Bob Bowman, chief executive officer of MLB Advanced Media, said Tuesday the system based at his company’s office has largely worked.
Through Monday, calls by umpires on the field have been confirmed in 33 of 89 challenges and overturned in 30. For 25 others, calls stood because of a lack of “clear and convincing'” evidence. In one instance, umpires asked for a video review to check the balls-strike count.
“Technology takes a while to work,” Bowman said during a panel discussion at the MLB Diversity Business Summit. “I don’t know if you ever bought a new car. You don’t know how all that stuff works right away. And if you ever get a new phone, it takes you a while to learn it. We’re under 30 days old, and I know we’ve arrived because ESPN is already criticizing us. And it must be great to be perfect the way ESPN is.”

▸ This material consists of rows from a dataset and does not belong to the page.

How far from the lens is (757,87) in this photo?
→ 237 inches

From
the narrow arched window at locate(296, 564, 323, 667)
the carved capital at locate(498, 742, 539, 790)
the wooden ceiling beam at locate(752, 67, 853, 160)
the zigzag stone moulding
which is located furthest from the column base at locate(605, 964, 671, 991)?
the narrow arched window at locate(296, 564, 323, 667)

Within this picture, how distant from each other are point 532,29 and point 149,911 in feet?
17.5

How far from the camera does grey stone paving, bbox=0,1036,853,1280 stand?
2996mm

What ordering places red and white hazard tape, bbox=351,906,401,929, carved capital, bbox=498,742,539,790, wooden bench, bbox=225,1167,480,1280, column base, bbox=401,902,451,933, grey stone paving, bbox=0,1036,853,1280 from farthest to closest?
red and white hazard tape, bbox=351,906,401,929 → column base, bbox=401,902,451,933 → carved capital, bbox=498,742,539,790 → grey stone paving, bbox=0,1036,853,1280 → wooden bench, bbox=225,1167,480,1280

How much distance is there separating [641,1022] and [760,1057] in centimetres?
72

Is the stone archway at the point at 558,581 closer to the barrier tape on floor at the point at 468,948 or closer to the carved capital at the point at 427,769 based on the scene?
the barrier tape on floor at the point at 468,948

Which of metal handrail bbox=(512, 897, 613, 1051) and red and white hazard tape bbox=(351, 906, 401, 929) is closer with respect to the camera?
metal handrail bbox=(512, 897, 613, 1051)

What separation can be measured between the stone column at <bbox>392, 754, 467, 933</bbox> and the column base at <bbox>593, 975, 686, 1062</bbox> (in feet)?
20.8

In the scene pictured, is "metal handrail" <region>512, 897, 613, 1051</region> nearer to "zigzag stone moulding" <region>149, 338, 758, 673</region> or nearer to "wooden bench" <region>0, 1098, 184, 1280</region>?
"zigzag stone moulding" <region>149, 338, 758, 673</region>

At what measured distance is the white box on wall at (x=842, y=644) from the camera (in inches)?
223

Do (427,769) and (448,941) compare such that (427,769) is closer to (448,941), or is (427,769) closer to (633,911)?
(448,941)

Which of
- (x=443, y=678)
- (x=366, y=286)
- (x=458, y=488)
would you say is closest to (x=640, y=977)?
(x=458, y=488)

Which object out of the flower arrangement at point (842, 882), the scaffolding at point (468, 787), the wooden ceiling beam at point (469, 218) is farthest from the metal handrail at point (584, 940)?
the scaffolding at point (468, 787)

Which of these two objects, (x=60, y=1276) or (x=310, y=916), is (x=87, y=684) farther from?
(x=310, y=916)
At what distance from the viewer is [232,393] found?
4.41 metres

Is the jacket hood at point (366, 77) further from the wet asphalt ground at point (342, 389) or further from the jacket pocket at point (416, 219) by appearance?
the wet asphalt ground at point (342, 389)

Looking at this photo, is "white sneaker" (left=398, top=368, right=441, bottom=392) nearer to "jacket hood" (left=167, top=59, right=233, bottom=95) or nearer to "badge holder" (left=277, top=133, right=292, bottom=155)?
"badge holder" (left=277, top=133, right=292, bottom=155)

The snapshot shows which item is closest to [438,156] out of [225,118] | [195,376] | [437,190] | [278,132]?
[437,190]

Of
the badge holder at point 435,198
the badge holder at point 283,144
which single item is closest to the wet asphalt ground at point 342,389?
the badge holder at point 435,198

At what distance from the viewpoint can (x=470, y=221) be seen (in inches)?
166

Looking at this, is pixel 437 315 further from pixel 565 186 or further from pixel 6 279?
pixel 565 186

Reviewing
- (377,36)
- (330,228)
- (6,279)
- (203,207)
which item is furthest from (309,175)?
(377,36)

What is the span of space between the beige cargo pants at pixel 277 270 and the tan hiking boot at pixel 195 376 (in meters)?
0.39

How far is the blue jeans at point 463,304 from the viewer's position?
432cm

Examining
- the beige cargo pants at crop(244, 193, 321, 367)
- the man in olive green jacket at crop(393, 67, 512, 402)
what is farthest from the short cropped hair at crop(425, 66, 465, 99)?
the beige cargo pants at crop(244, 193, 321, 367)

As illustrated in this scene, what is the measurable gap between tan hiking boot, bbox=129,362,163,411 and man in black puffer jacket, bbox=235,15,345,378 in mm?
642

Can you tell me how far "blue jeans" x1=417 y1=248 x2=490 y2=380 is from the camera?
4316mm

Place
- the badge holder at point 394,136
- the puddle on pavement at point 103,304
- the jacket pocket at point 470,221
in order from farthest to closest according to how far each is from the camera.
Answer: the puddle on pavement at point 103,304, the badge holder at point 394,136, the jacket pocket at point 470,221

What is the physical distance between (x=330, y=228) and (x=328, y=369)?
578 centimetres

ESPN spokesman Josh Krulewitz declined comment.
Boston manager John Farrell was ejected after a call was overturned during Sunday’s game against the Yankees, which gave New York an additional run in a game it went on to win 3-2.
“It’s extremely difficult to have any faith in the system, the process that’s being used,” Farrell said.

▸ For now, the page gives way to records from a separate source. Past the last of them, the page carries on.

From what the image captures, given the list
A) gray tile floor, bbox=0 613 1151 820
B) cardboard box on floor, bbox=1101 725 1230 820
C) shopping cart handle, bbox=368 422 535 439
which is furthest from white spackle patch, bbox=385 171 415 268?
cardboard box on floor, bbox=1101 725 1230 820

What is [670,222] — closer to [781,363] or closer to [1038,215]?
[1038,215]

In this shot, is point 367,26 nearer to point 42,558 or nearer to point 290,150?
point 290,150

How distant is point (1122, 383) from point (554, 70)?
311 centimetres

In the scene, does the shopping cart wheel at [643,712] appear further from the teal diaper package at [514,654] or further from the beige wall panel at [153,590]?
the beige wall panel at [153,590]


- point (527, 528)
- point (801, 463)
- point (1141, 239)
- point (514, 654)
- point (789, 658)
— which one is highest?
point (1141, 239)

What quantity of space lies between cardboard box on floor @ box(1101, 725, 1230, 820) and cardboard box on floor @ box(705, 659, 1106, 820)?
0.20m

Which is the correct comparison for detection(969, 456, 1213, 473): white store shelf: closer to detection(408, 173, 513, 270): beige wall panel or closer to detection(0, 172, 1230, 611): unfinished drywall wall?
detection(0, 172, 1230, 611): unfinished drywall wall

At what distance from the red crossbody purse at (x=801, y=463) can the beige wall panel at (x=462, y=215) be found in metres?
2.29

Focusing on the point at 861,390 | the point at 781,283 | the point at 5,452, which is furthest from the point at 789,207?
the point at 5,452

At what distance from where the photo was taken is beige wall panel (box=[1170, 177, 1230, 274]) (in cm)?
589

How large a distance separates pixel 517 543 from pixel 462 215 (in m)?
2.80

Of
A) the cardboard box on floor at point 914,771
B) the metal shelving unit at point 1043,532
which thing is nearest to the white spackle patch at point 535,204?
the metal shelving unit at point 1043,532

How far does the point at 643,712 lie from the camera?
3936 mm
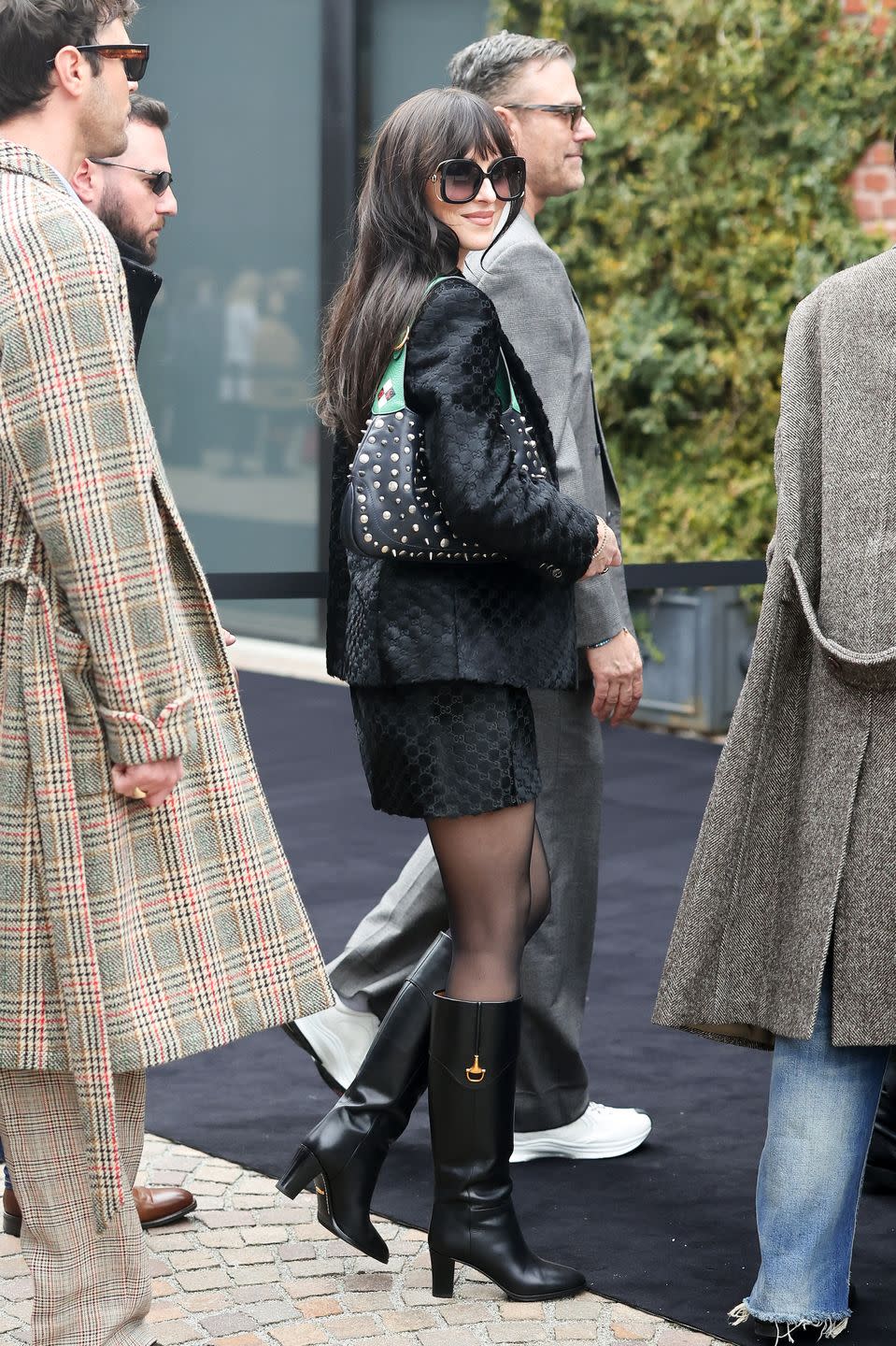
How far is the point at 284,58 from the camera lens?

A day earlier, MLB admitted it incorrectly failed to overturn a call that was in favor of the Yankees and said it was because the replay room in New York did not immediately have access to some of the camera angles shown during broadcasts.

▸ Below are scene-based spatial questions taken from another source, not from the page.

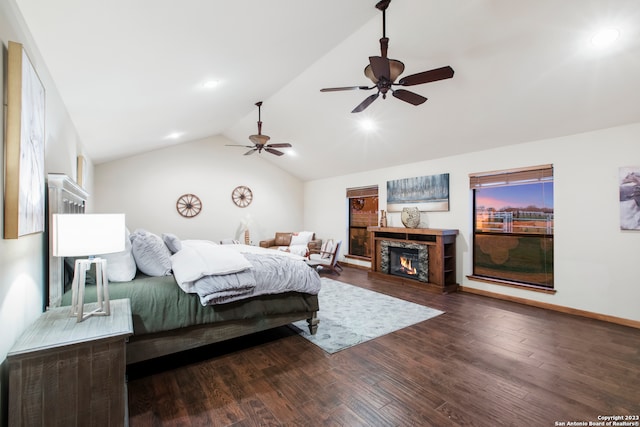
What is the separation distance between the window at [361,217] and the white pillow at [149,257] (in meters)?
5.14

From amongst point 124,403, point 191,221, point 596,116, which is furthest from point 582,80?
point 191,221

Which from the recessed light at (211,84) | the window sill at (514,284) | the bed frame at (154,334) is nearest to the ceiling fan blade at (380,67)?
the recessed light at (211,84)

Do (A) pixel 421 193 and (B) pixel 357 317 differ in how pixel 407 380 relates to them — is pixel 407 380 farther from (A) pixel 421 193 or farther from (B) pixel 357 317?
(A) pixel 421 193

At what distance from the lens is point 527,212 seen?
459 cm

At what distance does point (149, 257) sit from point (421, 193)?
191 inches

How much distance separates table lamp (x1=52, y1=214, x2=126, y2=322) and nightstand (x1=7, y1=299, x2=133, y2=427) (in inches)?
8.5

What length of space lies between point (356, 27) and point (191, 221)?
588 centimetres

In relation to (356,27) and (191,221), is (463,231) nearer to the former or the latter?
(356,27)

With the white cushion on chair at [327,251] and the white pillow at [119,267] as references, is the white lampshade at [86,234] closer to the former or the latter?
the white pillow at [119,267]

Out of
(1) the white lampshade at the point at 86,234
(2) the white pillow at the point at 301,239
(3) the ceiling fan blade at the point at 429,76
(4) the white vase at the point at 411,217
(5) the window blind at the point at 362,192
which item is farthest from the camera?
(2) the white pillow at the point at 301,239

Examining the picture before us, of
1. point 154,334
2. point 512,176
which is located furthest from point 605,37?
point 154,334

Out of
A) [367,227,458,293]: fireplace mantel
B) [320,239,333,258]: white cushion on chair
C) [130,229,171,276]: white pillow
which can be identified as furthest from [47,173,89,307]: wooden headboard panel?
[320,239,333,258]: white cushion on chair

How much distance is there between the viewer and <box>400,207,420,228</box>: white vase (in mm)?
5664

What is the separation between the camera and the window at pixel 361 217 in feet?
23.4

“Our concern was the length of the game,” Yankees owner Hal Steinbrenner said, “and clearly it hasn’t affected that.”
Chicago Cubs owner Tom Ricketts had a more parochial — and playful — view.
“We’re two and two in challenges, so it’s clear to us the replay system only works about half the time,” he said.
MLB executive vice president of baseball operations Joe Torre told the New York Daily News that he wasn’t sure replay would ever be “perfect.”
“We feel for the most part, it’s going to get a lot of the plays right that are going to be game-changers,” Torre said. “That could be two-out, nobody on, ground ball to first base. There’s nothing insignificant about any play because it could turn into something.”